Elle ne sait pas combien de temps cela va durer mais tant qu’elle sera libre elle continuera à enquêter sur les violations des droits humains.
Le lien entre les différents dossiers qu’elle traite, c’est la volonté d’informer les jeunes générations.
Elena Milachina a été frappée par l’attitude du « satrape de Tchétchénie, Kadyrov.» En effet, celui-ci a peur de sa propre armée et exige que celle-ci pose les armes en sa présence. Elena Milachina établit un parallèle avec Vladimir Poutine qui a peur de sa jeunesse : celle-ci ne vote pas pour les candidats officiels et s’informe via les réseaux sociaux. Grâce à ces jeunes notamment, les médias libres ne vont pas disparaître et vont inventer d’autres moyens pour continuer d’exister.
Intervention Alexandre Tcherkassov : quel avenir en Russie ?
La France, après la 2ième guerre et la Collaboration, a commencé à répondre aux questions des jeunes générations. De même, en Russie, les jeunes ont eux aussi posé des questions sur les années du pouvoir communiste et aussi, particulièrement à la suite des manifestations de 2011 et 2012 sur le pouvoir actuel. Il ne faut pas avoir peur ni se détourner de l’avenir.
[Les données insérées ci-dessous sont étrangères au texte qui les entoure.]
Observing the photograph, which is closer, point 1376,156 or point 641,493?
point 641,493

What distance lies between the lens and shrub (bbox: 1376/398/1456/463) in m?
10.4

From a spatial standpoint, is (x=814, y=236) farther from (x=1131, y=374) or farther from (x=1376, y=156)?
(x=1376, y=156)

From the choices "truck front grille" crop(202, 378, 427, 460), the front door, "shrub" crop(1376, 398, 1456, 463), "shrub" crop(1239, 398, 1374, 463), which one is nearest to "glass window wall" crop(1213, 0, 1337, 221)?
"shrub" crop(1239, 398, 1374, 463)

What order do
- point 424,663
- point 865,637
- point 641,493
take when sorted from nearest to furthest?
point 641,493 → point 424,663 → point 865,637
Les jeunes ont regardé les vidéos de Navalny sur la corruption des autorités. Les choix conformistes de leurs parents leur donnent « la nausée » la même que celle évoquée par Sartre en son temps.
Conclusion par Michel Elchaninoff: l’importance des liens historiques tissés en permanence par la voix d’Alexandre Tcherkassov pour Memorial et par Elena Milachina pour la Novaya Gazeta.
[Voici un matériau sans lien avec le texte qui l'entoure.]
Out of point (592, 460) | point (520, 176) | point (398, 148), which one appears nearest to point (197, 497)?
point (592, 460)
Du grave incident le 14 octobre dernier dans les locaux moscovites Memorial à l’occasion de la projection du film d’Agnieszka Holland « l’ombre de Staline » qui relate la famine orchestrée en Ukraine par le dictateur, en passant par les aventures du soldat Tchoucheniouk en Syrie, « « tout continue » selon les termes d’Alexandre Tcherkassov. Même si la terreur n’a plus rien à voir avec les années 30, l’absurdité des accusations de la répression sous Staline se retrouve dans celles retenues contre Navalny sous Poutine. Par exemple lorsqu’il est reproché à l’opposant de ne s’être pas présenté pour un contrôle administratif alors qu’il était soigné en Allemagne…. On retrouve le même sentiment d’absurdité cynique.
Elena Milachina et Alexandre Tcherkassov ont la capacité de voir les processus mis en œuvre et rendent son sens historique à la Russie ; ils luttent ainsi contre le zapping et l’amnésie voulus par le pouvoir.
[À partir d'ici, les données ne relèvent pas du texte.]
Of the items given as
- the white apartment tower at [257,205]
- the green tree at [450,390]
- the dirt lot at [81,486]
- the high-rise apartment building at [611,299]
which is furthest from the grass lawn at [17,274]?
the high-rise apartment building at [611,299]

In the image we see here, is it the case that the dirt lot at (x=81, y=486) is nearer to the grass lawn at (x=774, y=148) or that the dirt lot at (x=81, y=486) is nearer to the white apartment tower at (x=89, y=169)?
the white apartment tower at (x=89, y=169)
La collaboration inédite entre Memorial et la Novaya Gazeta (Alexandre Tcherkassov insiste sur le soutien de Dmitry Muratov face aux provocateurs rendus furieux par l’évocation de « Holodomor ») permet de résister au pouvoir. Celui-ci a pour objectif permanent d’effrayer tout le monde et d’entretenir la confusion. Le retissage de l’Histoire permet d’aller à l’encontre de cette peur et d’oser dire la vérité.
La dissidence d’aujourd’hui est née de celle d’hier. L’espoir est rendu possible car renouer avec le fil de l’Histoire c’est renouer avec le fil de la Liberté.
Les films projetés :
Reporters sans Frontières donne la parole à trois des journalistes dont le portrait est retracé dans l’ouvrage « ils font vivre le journalisme en Russie » Roman Anine, Svetlana Prokopieva et Egor Skovoroda qui s’expriment sur le statut d’agent de l’étranger et des conséquences négatives que cela induit aux plans personnel et professionnel. « Sans médias indépendants pas d’avenir. »
La FIDH présente « Russie, crimes contre l’Histoire » d’Olga Kravetz. Analyse juridique de nombreux cas de persécution de la société civile, y compris des historiens, journalistes et membres d’ONG qui ont dévoilé les crimes de la période soviétique.
Les Nouveaux Dissidents : témoignage d’Elena Kostuchenka qui avait 15 ans lorsqu’elle a lu un reportage d’Anna Politkovskaïa dans la Novaya Gazeta. Elle décide alors de devenir journaliste à son tour…
En clôture : lecture du journal de prison d’Alekseï Navalny
Mathieu Amalric s’est fait la voix de Navalny. Il souligne les aspects de dérision et d’humour qui en dépit de la situation sont présents à chaque page du journal de prison.